During protocol development it was also critical to factor in that there are substantial limitations on sampling that can be performed with infants, especially with respect to blood volumes. Substantial limitations on blood volumes require careful planning for the immunologic specimens that can be collected and careful monitoring for iatrogenic anemia. To make optimal use of the small sample volumes available, we leveraged a potentially novel sample sparing workflow (16). Ongoing work will examine molecular signatures underlying the observed immunogenicity effects using modern systems vaccinology approaches. Evaluation of the immunogenicity of the current vaccine is also ongoing, including a planned comparison of infants in HVTN 135 with adults in HVTN 115 receiving the same GLA-SE–adjuvanted gp120 protein vaccine, which will offer unique insight into the adult versus infant immune response to this vaccine. As the vaccine had a very reassuring safety profile, we are planning to report the full immunogenicity results, which we believe will support the proposition that GLA-SE is an attractive adjuvant in the neonatal population. Human in vitro modeling has also been leveraged to characterize the action of adjuvant and antigen toward leukocytes from the same participants studied in vivo (17). Despite the challenges of conducting research in a neonatal population, there is an urgent need to study the molecular mechanisms of vaccine safety and immunogenicity in this age group, which has distinct immunologic features and receives many vaccines.

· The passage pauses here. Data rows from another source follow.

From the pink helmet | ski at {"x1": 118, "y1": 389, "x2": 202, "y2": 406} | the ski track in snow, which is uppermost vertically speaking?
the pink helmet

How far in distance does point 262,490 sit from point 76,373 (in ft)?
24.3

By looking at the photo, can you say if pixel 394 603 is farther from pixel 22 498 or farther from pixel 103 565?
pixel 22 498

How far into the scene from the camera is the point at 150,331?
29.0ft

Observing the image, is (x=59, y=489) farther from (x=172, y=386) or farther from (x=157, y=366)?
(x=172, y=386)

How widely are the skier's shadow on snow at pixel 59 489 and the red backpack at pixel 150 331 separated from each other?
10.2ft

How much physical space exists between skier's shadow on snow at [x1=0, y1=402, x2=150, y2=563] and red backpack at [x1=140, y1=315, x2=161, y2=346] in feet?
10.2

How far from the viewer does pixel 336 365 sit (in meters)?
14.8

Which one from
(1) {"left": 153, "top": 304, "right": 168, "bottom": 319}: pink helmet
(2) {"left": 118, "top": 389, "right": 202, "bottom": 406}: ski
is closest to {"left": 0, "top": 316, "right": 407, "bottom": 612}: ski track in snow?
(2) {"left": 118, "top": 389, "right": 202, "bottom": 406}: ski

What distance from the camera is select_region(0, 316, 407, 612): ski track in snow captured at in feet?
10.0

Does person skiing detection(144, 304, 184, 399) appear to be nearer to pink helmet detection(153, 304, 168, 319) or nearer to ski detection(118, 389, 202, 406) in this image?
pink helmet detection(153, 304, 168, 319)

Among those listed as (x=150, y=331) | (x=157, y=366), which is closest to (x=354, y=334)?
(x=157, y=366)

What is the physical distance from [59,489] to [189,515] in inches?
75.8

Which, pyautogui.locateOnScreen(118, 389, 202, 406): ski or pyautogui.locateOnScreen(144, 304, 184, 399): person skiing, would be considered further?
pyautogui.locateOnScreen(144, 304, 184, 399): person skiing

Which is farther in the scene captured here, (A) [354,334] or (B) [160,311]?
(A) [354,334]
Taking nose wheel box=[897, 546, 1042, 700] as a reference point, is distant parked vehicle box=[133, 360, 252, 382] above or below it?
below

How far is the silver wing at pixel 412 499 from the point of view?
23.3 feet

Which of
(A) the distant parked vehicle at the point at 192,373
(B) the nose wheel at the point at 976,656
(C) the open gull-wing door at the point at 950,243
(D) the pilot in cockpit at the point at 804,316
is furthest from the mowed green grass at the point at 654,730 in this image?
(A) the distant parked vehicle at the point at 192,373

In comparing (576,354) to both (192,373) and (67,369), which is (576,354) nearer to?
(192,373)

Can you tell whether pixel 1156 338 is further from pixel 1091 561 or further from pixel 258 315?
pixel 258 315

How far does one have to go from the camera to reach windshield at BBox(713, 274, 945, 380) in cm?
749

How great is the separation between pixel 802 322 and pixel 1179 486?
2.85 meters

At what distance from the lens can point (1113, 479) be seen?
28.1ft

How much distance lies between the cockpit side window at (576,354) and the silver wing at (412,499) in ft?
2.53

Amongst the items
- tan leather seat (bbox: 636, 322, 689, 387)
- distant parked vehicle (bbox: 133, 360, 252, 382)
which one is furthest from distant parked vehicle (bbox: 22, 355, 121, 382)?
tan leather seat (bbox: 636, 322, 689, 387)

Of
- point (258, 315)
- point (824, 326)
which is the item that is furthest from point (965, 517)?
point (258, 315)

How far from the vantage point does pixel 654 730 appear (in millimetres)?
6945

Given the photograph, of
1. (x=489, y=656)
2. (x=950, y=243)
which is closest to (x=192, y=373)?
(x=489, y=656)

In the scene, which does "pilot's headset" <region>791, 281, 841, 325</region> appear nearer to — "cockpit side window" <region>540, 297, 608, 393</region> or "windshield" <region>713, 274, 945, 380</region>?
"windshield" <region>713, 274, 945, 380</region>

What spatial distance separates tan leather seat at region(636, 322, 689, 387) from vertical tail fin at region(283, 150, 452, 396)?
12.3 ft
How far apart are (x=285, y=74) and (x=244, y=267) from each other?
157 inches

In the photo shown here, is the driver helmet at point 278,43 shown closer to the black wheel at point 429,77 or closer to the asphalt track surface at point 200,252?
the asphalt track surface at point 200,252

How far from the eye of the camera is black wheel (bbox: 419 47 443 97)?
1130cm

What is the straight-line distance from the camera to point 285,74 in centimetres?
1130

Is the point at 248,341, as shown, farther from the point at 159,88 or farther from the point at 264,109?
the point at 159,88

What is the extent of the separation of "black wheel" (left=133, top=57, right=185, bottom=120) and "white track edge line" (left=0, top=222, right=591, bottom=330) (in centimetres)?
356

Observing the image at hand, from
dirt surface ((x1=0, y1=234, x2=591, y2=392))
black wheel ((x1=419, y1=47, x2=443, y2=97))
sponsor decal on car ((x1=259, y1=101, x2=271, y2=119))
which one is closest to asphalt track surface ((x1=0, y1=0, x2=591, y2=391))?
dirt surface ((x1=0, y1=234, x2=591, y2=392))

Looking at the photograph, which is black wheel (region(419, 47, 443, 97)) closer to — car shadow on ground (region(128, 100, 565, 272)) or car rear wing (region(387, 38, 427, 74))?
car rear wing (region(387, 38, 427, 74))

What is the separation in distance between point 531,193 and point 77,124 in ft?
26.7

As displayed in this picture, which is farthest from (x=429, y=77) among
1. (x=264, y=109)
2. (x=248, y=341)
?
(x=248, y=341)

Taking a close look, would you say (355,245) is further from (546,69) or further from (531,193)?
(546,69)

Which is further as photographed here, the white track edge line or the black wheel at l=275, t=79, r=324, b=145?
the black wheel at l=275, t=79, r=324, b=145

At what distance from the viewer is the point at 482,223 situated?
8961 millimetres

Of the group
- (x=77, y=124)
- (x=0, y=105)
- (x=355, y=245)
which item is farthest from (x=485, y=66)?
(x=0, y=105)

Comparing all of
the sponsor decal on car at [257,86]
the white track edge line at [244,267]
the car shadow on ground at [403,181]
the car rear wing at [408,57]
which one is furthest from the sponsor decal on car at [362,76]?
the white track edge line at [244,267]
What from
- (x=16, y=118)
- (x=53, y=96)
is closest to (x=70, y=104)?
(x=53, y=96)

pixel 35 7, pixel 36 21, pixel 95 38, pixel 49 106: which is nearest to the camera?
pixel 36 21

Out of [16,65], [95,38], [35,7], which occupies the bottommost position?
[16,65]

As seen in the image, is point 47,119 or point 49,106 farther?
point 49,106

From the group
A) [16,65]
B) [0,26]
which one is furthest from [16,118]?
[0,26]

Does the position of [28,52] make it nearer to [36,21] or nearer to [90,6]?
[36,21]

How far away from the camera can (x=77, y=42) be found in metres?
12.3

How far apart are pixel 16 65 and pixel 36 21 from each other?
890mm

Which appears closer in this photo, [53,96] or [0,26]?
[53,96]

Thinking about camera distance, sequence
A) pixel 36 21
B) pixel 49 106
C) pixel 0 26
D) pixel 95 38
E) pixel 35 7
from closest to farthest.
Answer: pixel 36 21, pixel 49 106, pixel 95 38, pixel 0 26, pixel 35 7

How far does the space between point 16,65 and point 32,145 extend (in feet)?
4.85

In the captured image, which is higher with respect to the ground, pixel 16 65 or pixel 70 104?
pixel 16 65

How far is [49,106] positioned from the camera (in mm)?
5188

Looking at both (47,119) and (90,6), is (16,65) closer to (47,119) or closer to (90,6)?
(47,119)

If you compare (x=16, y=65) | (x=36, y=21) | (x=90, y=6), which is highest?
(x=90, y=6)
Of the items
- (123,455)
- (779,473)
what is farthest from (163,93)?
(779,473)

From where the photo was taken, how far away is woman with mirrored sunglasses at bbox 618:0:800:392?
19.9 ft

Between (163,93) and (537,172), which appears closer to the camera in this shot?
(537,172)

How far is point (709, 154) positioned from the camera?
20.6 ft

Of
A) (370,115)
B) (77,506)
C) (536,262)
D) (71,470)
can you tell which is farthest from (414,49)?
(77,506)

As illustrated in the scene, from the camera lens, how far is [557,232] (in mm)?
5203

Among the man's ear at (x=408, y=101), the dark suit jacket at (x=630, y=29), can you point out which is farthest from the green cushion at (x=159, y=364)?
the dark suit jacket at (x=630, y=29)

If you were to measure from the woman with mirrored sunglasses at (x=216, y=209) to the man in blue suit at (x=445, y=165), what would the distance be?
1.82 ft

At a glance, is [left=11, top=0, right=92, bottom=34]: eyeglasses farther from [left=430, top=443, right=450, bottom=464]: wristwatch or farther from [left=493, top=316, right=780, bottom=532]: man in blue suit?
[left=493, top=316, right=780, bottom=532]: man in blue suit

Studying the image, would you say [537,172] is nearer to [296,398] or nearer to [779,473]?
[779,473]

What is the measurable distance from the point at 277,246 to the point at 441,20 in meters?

In addition to the expected scientific insights, HVTN 135 serves as an example for integrating neonatal vaccines early into the vaccine development plan, and its operational conduct provides a template for future vaccine trials conducted in this population, including additional pediatric HIV vaccine trials. A successful neonatal vaccine could be given to all infants irrespective of whether their birth parent is living with HIV, supporting a continuum of protection from early life to sexual debut.

Methods

Sex as a biological variable

Our study examined male and female infants, and no differences in safety profile were detected between the sexes.

HVTN 135 study design

Study population. Participants were healthy newborn infants exposed to HIV who were born to mothers living with HIV, enrolled within 5 days of birth. Key inclusion criteria for the pregnant women were well-controlled HIV, as demonstrated by virologic suppression (HIV viral load of less than 400 copies/mL) and a CD4 count greater than 350 cells/μL, and planning to have cesarean delivery. Planned cesarean delivery was required because of the need to collect cord blood, which is logistically challenging in the setting of spontaneous vaginal delivery. Key inclusion criteria for the infant included a birth weight above 2.5 kg, estimated gestational age greater than 37 weeks, a negative HIV nucleic acid test at birth, and antiretroviral prophylaxis consistent with the local standard of care.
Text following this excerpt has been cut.